··· SOURCE PASSAGE

I miss my Ladybug and our late night talks; our inside jokes and laughter; our trips to the Dairy Queen when we’d sneak off without telling the guys; The drives we took in the country when we were restless. I miss all of it. I love her so much. 

You keep track of all my sorrows.
    You have collected all my tears in your bottle.
    You have recorded each one in your book.                                                               Psalm 56:8 NLT

One of the things I miss the most is talking to my Mom.  Before the Alzheimer’s took so much away from her we would talk constantly. I’d call her or she’d call me and we’d talk about everything and nothing in particular.

Even after the Alzheimer’s I’d call home, Dad would answer the phone but I’d always ask to talk to Mom.  Sometimes she’d talk a while, other times she’d have trouble with the phone. Eventually, she pretty much gave up talking on the phone.

I missed our talks even while she was still living.  There were times I’d tell her things knowing that she didn’t fully comprehend, or remember later, but at the moment she’d try to let me know all would be well.

······

TO BE DONE =
**A)** Count the lines in the records below that contain the string "item". Give only the number.
**B)** Extend the reflection on missing conversations with Mom, picking up after its final sentence.

··· MATERIAL PROVIDED

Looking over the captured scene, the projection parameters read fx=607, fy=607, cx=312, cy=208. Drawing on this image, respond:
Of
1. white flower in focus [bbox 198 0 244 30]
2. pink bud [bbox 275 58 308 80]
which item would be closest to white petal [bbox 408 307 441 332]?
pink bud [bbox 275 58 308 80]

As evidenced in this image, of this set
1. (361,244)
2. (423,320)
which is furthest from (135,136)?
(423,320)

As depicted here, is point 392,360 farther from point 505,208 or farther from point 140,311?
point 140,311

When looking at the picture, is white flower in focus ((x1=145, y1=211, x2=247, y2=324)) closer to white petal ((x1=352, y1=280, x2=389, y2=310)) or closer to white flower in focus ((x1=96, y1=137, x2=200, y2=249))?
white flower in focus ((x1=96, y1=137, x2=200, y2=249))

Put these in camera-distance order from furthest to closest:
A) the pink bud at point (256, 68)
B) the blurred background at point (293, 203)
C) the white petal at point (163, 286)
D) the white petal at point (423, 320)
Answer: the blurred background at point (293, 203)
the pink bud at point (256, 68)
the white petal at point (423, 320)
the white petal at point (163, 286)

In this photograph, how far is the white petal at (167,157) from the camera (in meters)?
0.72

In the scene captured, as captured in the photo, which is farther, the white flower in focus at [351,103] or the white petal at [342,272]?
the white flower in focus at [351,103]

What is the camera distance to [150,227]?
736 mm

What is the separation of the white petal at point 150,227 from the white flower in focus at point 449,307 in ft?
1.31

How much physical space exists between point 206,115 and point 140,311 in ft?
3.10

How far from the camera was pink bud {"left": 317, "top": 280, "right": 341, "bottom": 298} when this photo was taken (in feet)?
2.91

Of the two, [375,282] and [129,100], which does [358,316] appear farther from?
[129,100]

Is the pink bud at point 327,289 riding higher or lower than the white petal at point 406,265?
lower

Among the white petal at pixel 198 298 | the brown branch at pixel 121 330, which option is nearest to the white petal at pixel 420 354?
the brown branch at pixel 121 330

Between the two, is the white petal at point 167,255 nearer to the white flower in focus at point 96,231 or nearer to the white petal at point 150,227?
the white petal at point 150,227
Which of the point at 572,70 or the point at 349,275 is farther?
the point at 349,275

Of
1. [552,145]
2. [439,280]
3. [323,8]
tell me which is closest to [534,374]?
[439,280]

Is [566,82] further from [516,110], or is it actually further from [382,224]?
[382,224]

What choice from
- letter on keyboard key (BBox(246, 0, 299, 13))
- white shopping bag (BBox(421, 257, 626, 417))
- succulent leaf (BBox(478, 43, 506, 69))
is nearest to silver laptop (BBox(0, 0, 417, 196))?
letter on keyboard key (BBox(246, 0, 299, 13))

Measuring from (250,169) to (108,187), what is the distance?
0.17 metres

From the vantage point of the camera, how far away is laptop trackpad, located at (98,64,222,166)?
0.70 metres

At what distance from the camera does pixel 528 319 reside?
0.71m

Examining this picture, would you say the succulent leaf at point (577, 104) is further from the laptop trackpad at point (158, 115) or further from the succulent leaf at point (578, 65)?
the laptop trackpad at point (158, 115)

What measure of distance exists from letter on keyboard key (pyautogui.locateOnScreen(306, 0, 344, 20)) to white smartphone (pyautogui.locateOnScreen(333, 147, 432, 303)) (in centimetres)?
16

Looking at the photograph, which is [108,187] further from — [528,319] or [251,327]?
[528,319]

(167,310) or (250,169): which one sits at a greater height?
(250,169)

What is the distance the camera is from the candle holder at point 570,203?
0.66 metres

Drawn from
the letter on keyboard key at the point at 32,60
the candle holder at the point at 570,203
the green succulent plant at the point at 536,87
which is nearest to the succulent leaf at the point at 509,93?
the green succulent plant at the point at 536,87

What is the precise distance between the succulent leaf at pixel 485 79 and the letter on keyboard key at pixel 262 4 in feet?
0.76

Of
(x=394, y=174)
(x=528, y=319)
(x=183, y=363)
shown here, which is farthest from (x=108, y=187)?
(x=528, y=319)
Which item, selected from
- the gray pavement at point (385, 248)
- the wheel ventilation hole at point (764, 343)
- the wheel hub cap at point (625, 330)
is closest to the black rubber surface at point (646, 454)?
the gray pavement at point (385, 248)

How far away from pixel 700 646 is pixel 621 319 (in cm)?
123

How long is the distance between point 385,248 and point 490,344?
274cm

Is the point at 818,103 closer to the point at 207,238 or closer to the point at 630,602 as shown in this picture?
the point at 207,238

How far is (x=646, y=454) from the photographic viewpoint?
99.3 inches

······

THE REPLIES =
**A)** 2

**B)**
A few months before she died we had a wonderful conversation about forgiveness.  I’d recently been short with her.  I told her that I was wrong and hadn’t treated her as kindly as I should have.  We talked about forgiveness in general and what it means and I asked her if she would forgive me.  She ever so sweetly said yes she would.  Even though she probably didn’t remember the incident in question and probably didn’t remember our conversation later, at that moment she understood my need to ask forgiveness and she sincerely, without question granted it. Much like she had several years earlier when I had needed to ask for forgiveness. (you can read about that time here)

Growing up, forgiveness always flowed freely. If Mom and I had had a particularly trying day as can sometimes happen, she always made sure before bed that all was well between us.  We would talk things out and I always knew she was there for me.  Even as a small child I remember kneeling beside her to pray about whatever was troubling me. Being the melancholy child that I was it seemed I was always needing to pray or talk about something.

That did not change as a teenager.  We had lots of adventures together.  I remember one summer or two that she spent a lot of time driving me around the countryside chasing a dream of a piano player (not Rocky, that came later) that I thought I was in love with. I also remember having many late night conversations about boys, dreams, life.  It was nothing to stay up until the crack of dawn talking. Even after I had married and moved away from home, we always had at least one all-night talk session when I’d come for visits.  Rocky and Dad would come downstairs of a morning and there we’d be still sitting on the couch.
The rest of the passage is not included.